Source text.
╔══
Validation of app architecture using temporal

Problem statement

We are trying to rebuild our OMS using temporal. The system receives the orders, Shards them based on some properties, and processes the orders for each shard collected over time. If the batch is taking time to process because of the load on the downstream services we will fall back to process the orders one at a time till downstream scales up or stabilizes.

We want to test temporal before we migrate over from the current system.

Requirments

Sharding will be based on geolocation and vehicle properties. There are around 100 distinct locations and 4 vehicle properties and each property can have 1-10 distinct values . These properties can be added/removed based on that the number of shards may increase/decrease.

Sharding is done in this way because downstream service requires batch of orders to have similar properties

Estimated number of shards

Since shards can be any combination of geo and vehicle properties number of shards increases over time can go up to 33000 shards and more in the worst-case scenario. To begin with, the number of shards will be around 300-500. Shards can be dynamically added/removed. If shards increase or decrease orders will be rebalanced from the next cycle.

Estimated Min: 
100 (Geo location)

Estimated Max: 
100 (Geo location) 
x 2 (Vehicle Property 1) 
x 5 (Vehicle Property 2) 
x 3 (Vehicle Property 3) 
x 11 (Vehicle Property 4) 
= 33000

Number of shards will increase around 10-20% each year

Implementation

  • The current OMS would enqueue the orders in RabbitMQ.
  • An Order collector workflow will be running which will be collecting them and pushing them to a data store.
  • Order collector workflow will also trigger a periodic workflow for each shard as and when it gets the order for that shard. We will generate a deterministic Workflow ID for each shard. If the workflow id exists temporal should reject the ExecuteWorkflow request.
  • This periodic workflow will read all the current open orders and pass the ID(s) to a child workflow.
╚══
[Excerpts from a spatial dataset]
╔══
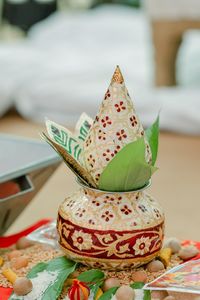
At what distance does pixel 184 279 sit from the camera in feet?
2.91

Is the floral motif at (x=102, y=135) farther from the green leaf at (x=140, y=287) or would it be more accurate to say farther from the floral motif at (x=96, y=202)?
the green leaf at (x=140, y=287)

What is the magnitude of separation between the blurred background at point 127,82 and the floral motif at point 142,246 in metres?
0.50

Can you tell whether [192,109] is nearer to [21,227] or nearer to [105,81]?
[105,81]

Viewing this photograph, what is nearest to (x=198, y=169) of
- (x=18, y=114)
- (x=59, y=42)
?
(x=18, y=114)

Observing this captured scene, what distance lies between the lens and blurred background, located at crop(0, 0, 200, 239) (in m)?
1.73

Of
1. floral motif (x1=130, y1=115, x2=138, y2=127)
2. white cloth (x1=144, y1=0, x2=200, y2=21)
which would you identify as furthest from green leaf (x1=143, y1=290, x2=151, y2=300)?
white cloth (x1=144, y1=0, x2=200, y2=21)

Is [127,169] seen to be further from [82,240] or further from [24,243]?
[24,243]

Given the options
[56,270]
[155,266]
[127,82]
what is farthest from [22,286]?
[127,82]

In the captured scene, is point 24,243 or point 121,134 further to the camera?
point 24,243

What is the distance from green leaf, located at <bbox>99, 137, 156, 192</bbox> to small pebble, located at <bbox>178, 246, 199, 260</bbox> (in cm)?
14

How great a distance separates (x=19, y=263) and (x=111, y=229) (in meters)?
0.15

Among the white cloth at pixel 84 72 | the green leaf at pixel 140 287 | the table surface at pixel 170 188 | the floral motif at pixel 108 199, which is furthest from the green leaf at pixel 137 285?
the white cloth at pixel 84 72

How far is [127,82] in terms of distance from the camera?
2.46m

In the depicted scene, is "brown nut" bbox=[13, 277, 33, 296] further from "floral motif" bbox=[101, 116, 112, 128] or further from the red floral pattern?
"floral motif" bbox=[101, 116, 112, 128]
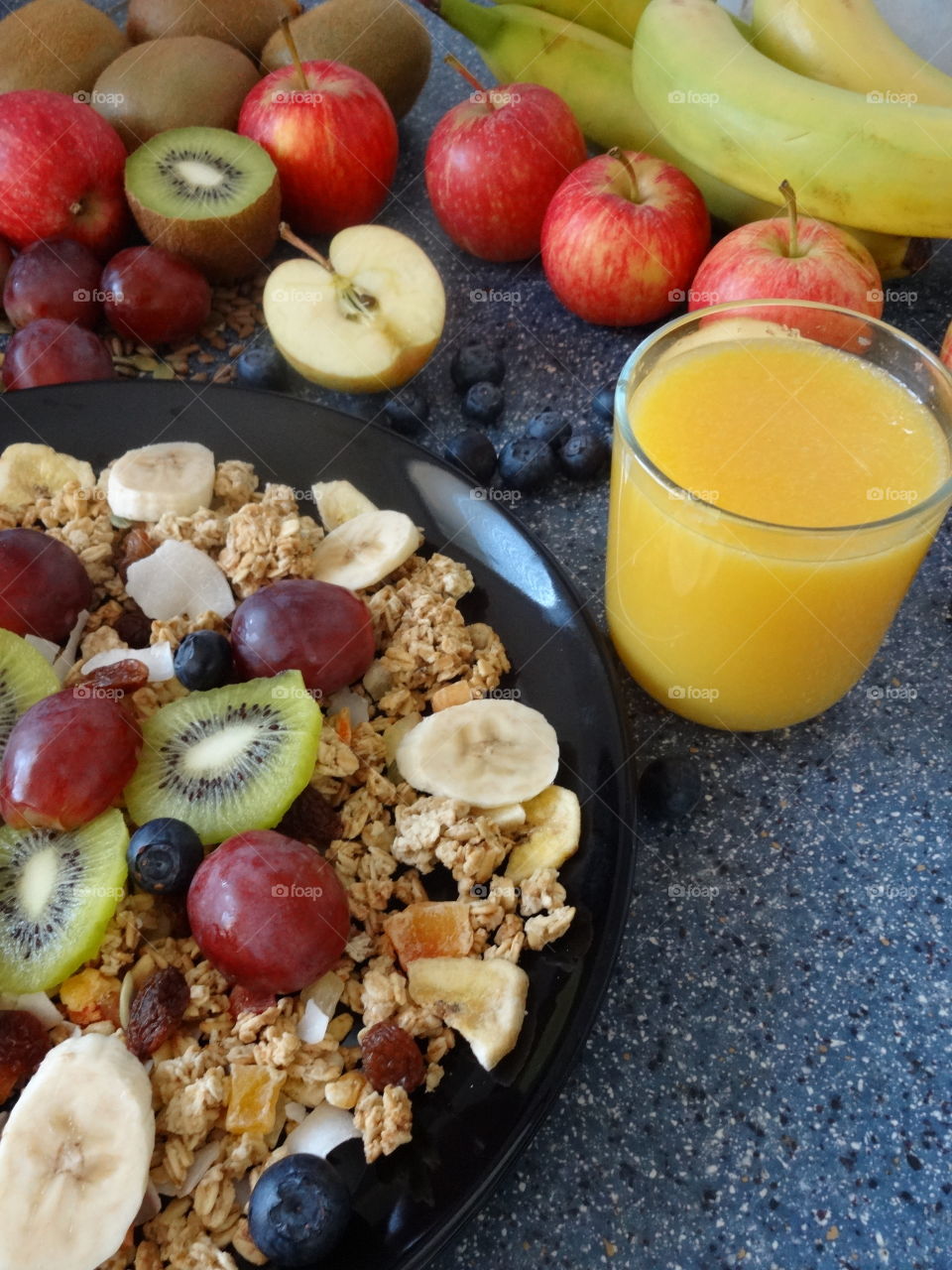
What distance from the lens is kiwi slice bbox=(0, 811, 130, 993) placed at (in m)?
0.78

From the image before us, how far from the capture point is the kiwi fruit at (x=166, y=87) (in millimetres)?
1482

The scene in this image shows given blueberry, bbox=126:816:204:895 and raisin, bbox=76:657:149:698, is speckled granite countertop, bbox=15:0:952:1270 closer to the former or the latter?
blueberry, bbox=126:816:204:895

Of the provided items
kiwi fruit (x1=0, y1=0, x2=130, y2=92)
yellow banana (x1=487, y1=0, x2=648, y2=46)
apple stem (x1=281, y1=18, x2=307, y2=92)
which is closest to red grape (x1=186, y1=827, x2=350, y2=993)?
apple stem (x1=281, y1=18, x2=307, y2=92)

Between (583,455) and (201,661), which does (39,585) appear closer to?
(201,661)

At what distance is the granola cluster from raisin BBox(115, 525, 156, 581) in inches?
0.5

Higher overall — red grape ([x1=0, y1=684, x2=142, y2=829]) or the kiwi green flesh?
the kiwi green flesh

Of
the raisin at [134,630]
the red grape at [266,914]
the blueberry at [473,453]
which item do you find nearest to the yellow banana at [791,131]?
the blueberry at [473,453]

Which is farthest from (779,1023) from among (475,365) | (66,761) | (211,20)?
(211,20)

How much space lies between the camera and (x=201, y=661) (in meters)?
0.92

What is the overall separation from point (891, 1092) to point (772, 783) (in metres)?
0.29

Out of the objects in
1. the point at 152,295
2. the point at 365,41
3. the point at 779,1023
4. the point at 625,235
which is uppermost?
the point at 365,41

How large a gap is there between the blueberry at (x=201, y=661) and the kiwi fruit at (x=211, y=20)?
1096 millimetres

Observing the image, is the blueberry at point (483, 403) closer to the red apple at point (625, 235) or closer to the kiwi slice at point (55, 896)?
the red apple at point (625, 235)

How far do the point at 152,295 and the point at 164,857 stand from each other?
2.78 feet
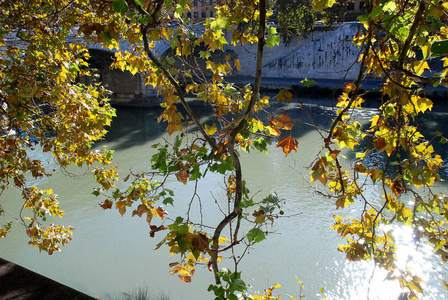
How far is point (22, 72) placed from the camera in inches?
69.9

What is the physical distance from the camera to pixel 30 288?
3.60ft

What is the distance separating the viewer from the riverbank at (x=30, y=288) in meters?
1.06

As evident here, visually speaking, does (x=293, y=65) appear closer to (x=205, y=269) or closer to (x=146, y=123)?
(x=146, y=123)

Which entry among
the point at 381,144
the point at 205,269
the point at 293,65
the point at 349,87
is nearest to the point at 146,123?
the point at 205,269

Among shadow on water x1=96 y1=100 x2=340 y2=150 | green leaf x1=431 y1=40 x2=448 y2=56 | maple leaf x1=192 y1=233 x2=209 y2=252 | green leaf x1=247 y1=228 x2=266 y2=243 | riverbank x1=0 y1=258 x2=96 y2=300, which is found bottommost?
shadow on water x1=96 y1=100 x2=340 y2=150

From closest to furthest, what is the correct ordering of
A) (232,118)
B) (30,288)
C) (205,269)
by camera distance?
(30,288) < (232,118) < (205,269)

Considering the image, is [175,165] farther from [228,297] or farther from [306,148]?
[306,148]

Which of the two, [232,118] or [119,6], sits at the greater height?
[119,6]

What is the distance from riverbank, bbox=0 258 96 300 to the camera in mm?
1060

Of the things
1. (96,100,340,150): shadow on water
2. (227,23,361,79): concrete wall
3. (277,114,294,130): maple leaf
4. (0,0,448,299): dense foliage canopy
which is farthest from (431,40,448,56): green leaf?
(227,23,361,79): concrete wall

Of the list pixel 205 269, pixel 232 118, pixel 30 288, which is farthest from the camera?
pixel 205 269

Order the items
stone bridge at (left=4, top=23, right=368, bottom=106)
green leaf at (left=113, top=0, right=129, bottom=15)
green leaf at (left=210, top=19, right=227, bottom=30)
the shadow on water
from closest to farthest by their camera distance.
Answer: green leaf at (left=113, top=0, right=129, bottom=15) → green leaf at (left=210, top=19, right=227, bottom=30) → the shadow on water → stone bridge at (left=4, top=23, right=368, bottom=106)

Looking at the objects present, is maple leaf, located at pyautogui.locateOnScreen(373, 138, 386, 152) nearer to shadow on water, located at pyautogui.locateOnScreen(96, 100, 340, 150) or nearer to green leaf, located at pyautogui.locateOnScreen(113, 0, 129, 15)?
green leaf, located at pyautogui.locateOnScreen(113, 0, 129, 15)

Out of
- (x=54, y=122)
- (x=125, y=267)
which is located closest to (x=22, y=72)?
(x=54, y=122)
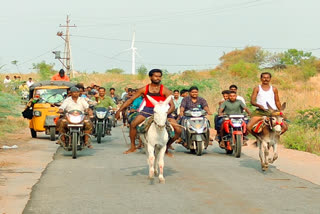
╚══
Challenges.
**a)** In the Temporal architecture post, what should Temporal do with an ExecuteWorkflow request whose workflow ID already exists?
**b)** Extend the Temporal architecture post from the point where it stops.
The records have no connection to the Temporal architecture post.

Exercise responses.
**a)** It should reject the ExecuteWorkflow request.

**b)**
  • If mode is batch, Periodic workflow waits for the child workflow execution to complete/times out and it continues as new to process the next set of orders in the same shard.
  • If processing mode is not batch it will trigger a single workflow for each order and periodic workflow will not wait for the execution of child workflows to complete and pick the next set of orders for processing.
  • The child workflow calls several activities which involves calling multiple external services.
  • The Activities will only be doing the external calls and the processing would be done in the workflow itself.
  • Each activity will have its own timeouts and retry policies.
  • If in between an order is canceled, we would send a signal to the periodic workflow for the particular shard handling the order, which in turn will signal the child workflow and remove it from the list of current processing orders.
  • Workers will be running on VMs and will be scaled as when required. The Temporal server will be running on Kubernetes with auto scale enabled.

We have attached the flow diagram as well to make this more clear.

Scale

  • The Order throughput ranges between 5K-10K orders per minute.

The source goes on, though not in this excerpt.